Provided data:

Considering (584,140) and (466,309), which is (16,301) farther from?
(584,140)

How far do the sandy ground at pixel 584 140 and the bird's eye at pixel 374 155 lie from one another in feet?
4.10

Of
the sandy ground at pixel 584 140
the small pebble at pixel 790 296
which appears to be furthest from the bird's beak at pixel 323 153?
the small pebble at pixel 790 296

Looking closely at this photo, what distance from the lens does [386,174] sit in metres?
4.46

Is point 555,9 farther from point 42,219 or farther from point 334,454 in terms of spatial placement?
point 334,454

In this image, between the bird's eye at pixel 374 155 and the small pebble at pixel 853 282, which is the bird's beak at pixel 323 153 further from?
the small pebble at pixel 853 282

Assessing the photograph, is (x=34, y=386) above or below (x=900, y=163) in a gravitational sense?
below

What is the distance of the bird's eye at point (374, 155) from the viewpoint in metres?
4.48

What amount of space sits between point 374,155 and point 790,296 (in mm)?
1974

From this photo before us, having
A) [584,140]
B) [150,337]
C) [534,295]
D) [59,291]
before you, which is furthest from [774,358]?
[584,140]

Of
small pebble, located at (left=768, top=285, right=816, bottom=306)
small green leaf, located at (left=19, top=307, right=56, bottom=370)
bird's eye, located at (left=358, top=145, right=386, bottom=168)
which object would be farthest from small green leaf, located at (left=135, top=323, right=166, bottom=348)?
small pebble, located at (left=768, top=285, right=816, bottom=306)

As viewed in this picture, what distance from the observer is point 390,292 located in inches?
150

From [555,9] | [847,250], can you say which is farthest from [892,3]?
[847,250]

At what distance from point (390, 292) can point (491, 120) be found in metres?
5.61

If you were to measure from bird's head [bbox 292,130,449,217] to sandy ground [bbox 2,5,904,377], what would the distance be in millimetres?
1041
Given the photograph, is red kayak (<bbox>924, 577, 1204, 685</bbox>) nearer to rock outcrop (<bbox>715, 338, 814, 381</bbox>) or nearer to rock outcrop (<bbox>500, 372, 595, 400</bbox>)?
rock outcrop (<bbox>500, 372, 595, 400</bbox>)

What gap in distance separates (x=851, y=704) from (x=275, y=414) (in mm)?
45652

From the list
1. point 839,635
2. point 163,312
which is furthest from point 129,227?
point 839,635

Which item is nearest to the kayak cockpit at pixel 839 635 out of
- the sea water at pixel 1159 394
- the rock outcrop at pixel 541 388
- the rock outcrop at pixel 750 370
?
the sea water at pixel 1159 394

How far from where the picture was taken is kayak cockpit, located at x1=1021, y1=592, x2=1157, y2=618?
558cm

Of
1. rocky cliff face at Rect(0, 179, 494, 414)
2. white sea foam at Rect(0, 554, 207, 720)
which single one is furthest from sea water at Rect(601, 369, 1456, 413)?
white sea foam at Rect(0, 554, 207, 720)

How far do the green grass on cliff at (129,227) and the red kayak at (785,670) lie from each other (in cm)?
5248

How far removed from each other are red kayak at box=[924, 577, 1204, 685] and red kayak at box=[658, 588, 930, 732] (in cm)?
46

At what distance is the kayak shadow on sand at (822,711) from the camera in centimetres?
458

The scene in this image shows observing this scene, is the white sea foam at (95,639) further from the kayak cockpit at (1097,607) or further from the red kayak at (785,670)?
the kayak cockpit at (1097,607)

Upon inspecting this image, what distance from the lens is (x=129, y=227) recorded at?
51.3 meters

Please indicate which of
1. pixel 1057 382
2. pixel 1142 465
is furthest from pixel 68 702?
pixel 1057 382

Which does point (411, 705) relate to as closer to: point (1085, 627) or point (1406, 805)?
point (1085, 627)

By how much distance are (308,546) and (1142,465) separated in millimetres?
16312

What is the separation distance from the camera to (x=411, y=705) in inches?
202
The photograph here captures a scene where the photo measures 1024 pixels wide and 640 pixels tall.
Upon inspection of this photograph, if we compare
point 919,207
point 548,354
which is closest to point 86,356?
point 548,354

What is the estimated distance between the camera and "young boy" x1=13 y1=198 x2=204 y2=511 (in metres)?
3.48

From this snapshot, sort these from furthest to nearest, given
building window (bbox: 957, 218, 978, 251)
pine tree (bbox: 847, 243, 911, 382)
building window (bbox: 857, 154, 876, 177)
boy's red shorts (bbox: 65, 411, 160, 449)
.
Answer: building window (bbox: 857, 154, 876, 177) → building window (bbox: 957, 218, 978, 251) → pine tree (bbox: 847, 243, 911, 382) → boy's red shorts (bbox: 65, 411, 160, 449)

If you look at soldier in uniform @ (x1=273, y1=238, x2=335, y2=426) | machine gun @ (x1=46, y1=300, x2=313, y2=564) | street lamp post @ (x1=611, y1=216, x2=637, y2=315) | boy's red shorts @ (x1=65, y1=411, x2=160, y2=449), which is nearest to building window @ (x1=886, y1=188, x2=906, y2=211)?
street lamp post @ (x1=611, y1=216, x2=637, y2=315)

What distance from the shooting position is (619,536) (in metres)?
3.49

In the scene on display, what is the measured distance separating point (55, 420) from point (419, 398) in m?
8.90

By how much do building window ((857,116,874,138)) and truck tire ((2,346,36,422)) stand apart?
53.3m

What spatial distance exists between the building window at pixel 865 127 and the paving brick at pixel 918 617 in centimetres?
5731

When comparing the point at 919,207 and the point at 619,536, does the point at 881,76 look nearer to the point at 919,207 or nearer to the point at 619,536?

Task requirements:
Please count how many lines above contain the word "Upon", and reply with only that number.

Worked answer:
2